*Excerpted passage:*
☆ ☆ ☆ ☆ ☆
Ever since Vanessa had gone missing and accounts of her sexual harassment complaints were put up on social media, a campaign called “#IAmVanessaGuillen” started to trend on Twitter, with innumerable people putting up their own accounts of having faced sexual harassment while working in the army or by members of the army. Support for Vanessa’s family’s cause started to come from outside of the United States too, and Vanessa Guillen has by now become almost a symbol of victims of army misdemeanors. Mayra and her team were rooting for a bill titled “I am Vanessa Guillen,” which would hand over the responsibility of conducting investigations and court trials for cases related to members of the army to an independent third-party prosecutor, taking away the power from the army commander. While they faced hardships and had to put in much effort to steamroll the concern into the Senate, they found supporters in important and powerful people along the way too. Finally, in January 2022, lawmakers agreed to hand cases of military sexual assault over to an independent prosecutor, taking away power from the military’s chain of command. The new president, Joe Biden, signed the executive order making sexual harassment a recognized offense in the Uniform Code of Military Justice. While people like Senator Kirsten Gillibrand, who herself has been trying for years to get rid of the autonomy of the military chain of command in such cases, have stated that this new law only effectively gives an independent prosecutor the decision of whether to prosecute or not, it is still agreed that this first step is historical too.
The tragic murder of their sister in such an unjust manner also hugely affected the lives of the Guillen sisters. Lupe had to eventually step away from the court cases and protests to return to her education. She has graduated from high school since then and now hopes to pursue a career in journalism. On the other side, Mayra’s wholehearted efforts in trying to stop the authorities from sweeping her sister’s case under the rug have made her interested in full-time activism, and she now hopes to enter a life of politics in the near future. Sadly, cases of army or military injustice, especially against women, are not uncommon in any part of the world, but stories like that of Vanessa Guillen probably also inspire the belief that evil can indeed be fought and changed one step at a time.
“I am Vanessa Guillen” is a 2022 Crime Documentary film directed by Christy Wegener.
☆ ☆ ☆ ☆ ☆
*Requirement A:* In the passage about Vanessa Guillen, who signed the executive order that made sexual harassment a recognized offense in the Uniform Code of Military Justice?
*Requirement B:* List every person named in the passage about Vanessa Guillen.
*Requirement C:* Transcribe the passage about Vanessa Guillen between "The tragic murder" and "step at a time.", inclusive.

*Data to examine:*
☆ ☆ ☆ ☆ ☆
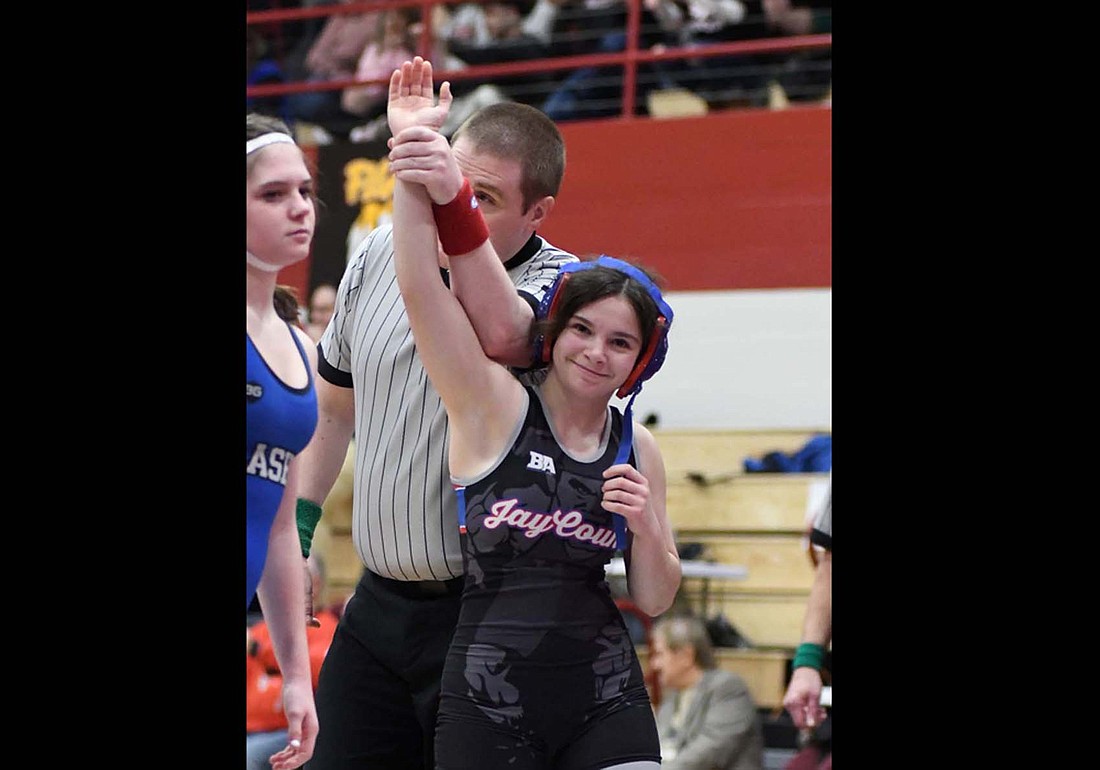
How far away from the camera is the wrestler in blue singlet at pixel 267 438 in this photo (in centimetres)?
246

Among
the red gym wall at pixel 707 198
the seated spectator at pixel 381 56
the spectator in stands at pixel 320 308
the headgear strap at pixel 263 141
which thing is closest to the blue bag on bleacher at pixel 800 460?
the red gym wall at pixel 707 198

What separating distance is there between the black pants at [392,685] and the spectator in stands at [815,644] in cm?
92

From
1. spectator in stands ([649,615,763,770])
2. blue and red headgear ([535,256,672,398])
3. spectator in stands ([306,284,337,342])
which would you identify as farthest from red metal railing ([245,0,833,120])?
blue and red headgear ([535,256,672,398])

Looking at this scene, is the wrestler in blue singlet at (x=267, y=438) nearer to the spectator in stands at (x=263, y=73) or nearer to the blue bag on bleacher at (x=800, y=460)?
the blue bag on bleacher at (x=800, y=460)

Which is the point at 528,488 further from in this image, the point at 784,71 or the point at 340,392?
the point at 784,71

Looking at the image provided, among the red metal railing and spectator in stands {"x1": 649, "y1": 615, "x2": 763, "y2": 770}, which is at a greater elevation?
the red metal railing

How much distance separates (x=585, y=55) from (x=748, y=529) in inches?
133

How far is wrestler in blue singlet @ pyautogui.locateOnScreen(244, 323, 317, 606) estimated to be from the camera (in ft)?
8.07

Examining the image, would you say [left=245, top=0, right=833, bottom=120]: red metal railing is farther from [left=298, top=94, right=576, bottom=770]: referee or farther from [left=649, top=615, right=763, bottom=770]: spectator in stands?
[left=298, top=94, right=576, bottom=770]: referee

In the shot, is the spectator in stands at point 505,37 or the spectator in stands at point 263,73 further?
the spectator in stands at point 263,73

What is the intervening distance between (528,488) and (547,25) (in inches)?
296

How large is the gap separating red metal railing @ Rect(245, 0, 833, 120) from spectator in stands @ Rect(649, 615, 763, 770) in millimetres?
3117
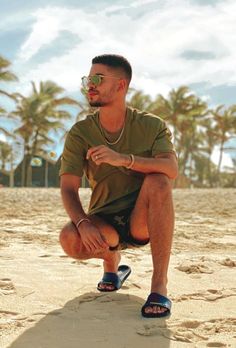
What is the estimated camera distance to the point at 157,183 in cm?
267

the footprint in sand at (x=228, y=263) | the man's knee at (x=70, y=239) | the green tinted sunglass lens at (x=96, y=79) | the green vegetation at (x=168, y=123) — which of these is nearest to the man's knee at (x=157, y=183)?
☆ ☆ ☆ ☆ ☆
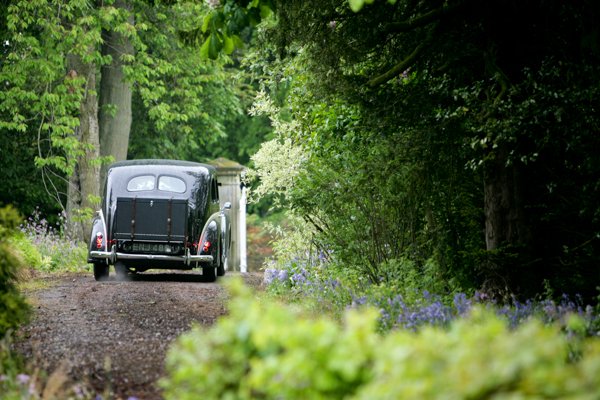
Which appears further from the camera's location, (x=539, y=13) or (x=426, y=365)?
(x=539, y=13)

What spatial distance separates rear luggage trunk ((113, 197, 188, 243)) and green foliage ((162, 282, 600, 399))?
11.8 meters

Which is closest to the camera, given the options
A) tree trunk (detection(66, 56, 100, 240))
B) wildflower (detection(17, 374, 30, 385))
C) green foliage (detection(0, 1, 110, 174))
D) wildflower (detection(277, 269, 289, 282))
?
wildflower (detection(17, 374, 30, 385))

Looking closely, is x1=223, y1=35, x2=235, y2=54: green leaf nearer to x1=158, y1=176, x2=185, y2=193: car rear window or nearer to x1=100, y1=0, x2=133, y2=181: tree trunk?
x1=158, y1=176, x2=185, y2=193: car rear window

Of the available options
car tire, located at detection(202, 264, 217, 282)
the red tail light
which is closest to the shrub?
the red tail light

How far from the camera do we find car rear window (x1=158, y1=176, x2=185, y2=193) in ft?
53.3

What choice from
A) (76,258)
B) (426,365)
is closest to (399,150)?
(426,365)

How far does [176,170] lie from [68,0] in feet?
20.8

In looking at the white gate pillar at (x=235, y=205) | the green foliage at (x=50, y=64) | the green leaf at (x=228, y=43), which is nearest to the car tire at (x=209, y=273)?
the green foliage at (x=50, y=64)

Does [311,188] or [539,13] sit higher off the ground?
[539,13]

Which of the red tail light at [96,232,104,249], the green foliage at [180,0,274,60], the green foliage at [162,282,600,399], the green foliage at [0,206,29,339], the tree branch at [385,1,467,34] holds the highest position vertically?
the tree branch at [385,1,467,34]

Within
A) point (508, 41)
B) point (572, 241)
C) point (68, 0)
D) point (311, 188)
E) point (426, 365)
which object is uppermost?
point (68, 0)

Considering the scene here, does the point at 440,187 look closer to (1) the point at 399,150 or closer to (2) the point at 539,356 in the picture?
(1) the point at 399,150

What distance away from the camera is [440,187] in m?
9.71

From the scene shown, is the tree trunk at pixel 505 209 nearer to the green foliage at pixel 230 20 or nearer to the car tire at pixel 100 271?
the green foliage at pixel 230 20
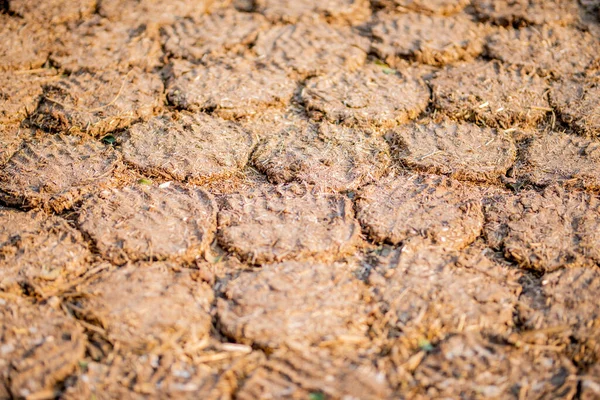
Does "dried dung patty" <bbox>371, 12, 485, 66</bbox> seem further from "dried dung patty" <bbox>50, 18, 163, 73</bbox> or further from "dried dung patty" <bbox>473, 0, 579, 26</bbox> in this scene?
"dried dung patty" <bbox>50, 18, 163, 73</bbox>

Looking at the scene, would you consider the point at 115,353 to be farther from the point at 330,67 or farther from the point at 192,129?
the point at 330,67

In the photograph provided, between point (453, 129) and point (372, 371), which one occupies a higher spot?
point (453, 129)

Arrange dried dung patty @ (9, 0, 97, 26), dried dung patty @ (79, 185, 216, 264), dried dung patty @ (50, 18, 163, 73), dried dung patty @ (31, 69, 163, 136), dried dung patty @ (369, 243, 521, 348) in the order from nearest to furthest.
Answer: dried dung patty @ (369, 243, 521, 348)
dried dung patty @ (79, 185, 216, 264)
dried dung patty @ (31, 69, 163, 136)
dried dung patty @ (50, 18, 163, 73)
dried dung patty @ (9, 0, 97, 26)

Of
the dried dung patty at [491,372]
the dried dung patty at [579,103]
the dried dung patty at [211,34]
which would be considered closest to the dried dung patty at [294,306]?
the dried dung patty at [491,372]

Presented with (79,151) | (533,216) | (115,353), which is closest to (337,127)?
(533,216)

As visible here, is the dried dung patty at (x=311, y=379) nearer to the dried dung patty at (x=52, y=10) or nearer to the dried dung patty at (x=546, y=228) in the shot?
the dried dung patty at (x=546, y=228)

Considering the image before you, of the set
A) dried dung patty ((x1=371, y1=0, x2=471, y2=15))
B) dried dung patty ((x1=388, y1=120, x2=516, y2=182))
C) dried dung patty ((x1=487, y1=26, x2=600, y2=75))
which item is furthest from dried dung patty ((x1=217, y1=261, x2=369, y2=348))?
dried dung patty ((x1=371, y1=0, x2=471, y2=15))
☆ ☆ ☆ ☆ ☆
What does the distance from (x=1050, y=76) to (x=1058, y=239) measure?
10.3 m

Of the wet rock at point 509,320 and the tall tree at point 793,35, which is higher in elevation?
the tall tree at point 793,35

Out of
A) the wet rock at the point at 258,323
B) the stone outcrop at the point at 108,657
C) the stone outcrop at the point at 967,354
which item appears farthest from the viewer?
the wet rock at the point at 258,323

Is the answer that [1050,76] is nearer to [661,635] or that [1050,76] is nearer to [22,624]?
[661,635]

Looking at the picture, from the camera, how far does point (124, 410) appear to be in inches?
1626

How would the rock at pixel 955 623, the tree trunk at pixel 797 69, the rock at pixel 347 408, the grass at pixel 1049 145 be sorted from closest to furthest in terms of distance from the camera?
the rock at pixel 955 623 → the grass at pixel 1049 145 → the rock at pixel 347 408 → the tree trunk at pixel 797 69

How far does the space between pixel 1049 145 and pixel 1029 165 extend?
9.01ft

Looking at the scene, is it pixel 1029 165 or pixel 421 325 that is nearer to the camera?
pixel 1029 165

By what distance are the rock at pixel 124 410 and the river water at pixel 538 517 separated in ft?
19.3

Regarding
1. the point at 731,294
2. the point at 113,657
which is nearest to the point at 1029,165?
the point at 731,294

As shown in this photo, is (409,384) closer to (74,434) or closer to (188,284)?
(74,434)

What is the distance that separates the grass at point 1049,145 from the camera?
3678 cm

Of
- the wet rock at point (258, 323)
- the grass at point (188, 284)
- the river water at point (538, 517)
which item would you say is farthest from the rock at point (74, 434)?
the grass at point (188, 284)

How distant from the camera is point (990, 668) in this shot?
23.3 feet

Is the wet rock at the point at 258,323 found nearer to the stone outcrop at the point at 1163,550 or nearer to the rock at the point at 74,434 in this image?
☆ ☆ ☆ ☆ ☆
*Response box A:* Joe Biden

*Response box B:*
Vanessa Guillen
Mayra
Joe Biden
Kirsten Gillibrand
Lupe
Christy Wegener

*Response box C:*
The tragic murder of their sister in such an unjust manner also hugely affected the lives of the Guillen sisters. Lupe had to eventually step away from the court cases and protests to return to her education. She has graduated from high school since then and now hopes to pursue a career in journalism. On the other side, Mayra’s wholehearted efforts in trying to stop the authorities from sweeping her sister’s case under the rug have made her interested in full-time activism, and she now hopes to enter a life of politics in the near future. Sadly, cases of army or military injustice, especially against women, are not uncommon in any part of the world, but stories like that of Vanessa Guillen probably also inspire the belief that evil can indeed be fought and changed one step at a time.